Dataset entries
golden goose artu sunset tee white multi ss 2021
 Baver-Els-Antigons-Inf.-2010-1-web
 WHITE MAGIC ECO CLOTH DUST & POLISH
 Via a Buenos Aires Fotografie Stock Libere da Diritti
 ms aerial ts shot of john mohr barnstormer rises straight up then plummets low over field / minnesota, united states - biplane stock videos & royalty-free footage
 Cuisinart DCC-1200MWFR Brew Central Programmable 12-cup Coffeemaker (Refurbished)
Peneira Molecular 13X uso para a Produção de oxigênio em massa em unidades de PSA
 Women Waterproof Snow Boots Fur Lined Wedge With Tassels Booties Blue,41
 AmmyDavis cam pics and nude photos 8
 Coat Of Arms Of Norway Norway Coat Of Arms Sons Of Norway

__PROBLEM DETAILS__
Of the lines above, output exactly those from the line bearing "Via a Buenos" through the line bearing "Women Waterproof Snow", inclusive.

__ANSWER FOR THE TASK__
 Via a Buenos Aires Fotografie Stock Libere da Diritti
 ms aerial ts shot of john mohr barnstormer rises straight up then plummets low over field / minnesota, united states - biplane stock videos & royalty-free footage
 Cuisinart DCC-1200MWFR Brew Central Programmable 12-cup Coffeemaker (Refurbished)
Peneira Molecular 13X uso para a Produção de oxigênio em massa em unidades de PSA
 Women Waterproof Snow Boots Fur Lined Wedge With Tassels Booties Blue,41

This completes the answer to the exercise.